A disputa por atenção na TV aberta ganhou um reforço de peso nesta semana — e não foi dentro de campo. A Sadia aproveitou um dos horários mais caros da programação brasileira para apresentar ao público o início de sua nova fase com a Confederação Brasileira de Futebol, marcando um movimento estratégico que vai muito além de um comercial isolado.
O ponto de partida foi um filme exibido no intervalo do Jornal Nacional, colocando lado a lado dois símbolos conhecidos: o mascote Lek Trek e o Canarinho. A escolha não é aleatória — a campanha aposta na familiaridade para atravessar gerações e reativar conexões emocionais com o futebol.
Mas o comercial é só a “porta de entrada”. O acordo firmado com a CBF tem duração prevista até 2030 e envolve uma presença contínua da marca no ecossistema da Seleção Brasileira. Isso inclui desde o fornecimento de proteínas para os atletas até inserções em ambientes estratégicos, como centros de treinamento, vestiários e materiais oficiais.
Na prática, trata-se de uma operação de branding de longo prazo, que acompanha o calendário esportivo e se conecta com momentos de alta audiência — como convocações e grandes competições. A estreia da campanha, inclusive, coincidiu com uma das últimas listas de convocados antes do próximo Mundial, ampliando o alcance da ação.

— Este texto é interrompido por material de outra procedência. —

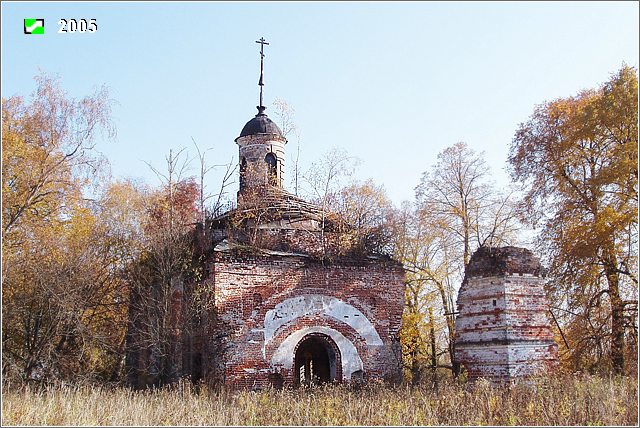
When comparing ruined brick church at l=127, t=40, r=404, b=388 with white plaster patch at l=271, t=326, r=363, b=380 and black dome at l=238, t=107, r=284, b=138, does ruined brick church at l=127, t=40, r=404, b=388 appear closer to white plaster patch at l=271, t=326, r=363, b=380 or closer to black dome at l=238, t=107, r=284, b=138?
white plaster patch at l=271, t=326, r=363, b=380

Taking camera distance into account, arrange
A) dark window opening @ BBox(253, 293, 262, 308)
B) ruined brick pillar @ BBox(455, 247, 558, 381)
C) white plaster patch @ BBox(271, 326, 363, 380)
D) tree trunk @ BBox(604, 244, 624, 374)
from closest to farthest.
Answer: ruined brick pillar @ BBox(455, 247, 558, 381) → white plaster patch @ BBox(271, 326, 363, 380) → dark window opening @ BBox(253, 293, 262, 308) → tree trunk @ BBox(604, 244, 624, 374)

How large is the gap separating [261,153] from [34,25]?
775 cm

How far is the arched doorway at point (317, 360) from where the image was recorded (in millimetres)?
15133

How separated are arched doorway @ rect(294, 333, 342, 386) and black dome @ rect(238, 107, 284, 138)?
5.48m

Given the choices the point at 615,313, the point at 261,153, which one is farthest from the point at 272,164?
the point at 615,313

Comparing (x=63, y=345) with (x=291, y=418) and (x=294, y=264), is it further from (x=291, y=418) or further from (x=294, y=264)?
(x=291, y=418)

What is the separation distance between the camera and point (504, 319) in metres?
13.4

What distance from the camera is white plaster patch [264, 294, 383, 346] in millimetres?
14711

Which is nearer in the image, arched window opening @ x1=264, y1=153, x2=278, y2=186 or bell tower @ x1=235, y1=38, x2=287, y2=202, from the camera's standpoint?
bell tower @ x1=235, y1=38, x2=287, y2=202

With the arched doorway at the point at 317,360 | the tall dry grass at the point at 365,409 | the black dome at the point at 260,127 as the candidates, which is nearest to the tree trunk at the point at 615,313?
the tall dry grass at the point at 365,409

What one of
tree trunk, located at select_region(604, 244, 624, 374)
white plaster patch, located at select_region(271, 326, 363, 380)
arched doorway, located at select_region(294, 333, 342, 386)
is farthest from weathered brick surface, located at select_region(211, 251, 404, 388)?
tree trunk, located at select_region(604, 244, 624, 374)

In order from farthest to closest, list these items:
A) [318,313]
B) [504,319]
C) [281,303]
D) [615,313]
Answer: [615,313] < [318,313] < [281,303] < [504,319]

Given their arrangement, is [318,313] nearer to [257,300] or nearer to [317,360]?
[257,300]

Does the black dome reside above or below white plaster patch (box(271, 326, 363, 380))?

Outro ponto relevante é o desdobramento fora da TV: a estratégia prevê ativações em múltiplas frentes, incluindo redes sociais, ações presenciais e o lançamento de produtos e embalagens temáticas. Isso indica uma tentativa clara de transformar visibilidade em consumo recorrente, ocupando diferentes pontos da jornada do público.
O movimento também reforça um padrão de mercado: marcas de alimentos seguem investindo pesado em propriedades esportivas para manter relevância cultural. No caso da Sadia, não é uma estreia nesse território — a empresa já esteve ligada a iniciativas como a NBA no Brasil e projetos mais recentes como a Kings League.
Para o consumidor, o impacto tende a aparecer de forma prática: mais produtos temáticos nas prateleiras, campanhas frequentes em períodos de jogos e uma presença constante da marca em momentos de grande mobilização nacional. Para o mercado, é mais um sinal de que o futebol segue sendo um dos ativos mais valiosos quando o objetivo é escala, engajamento e memória de marca no Brasil.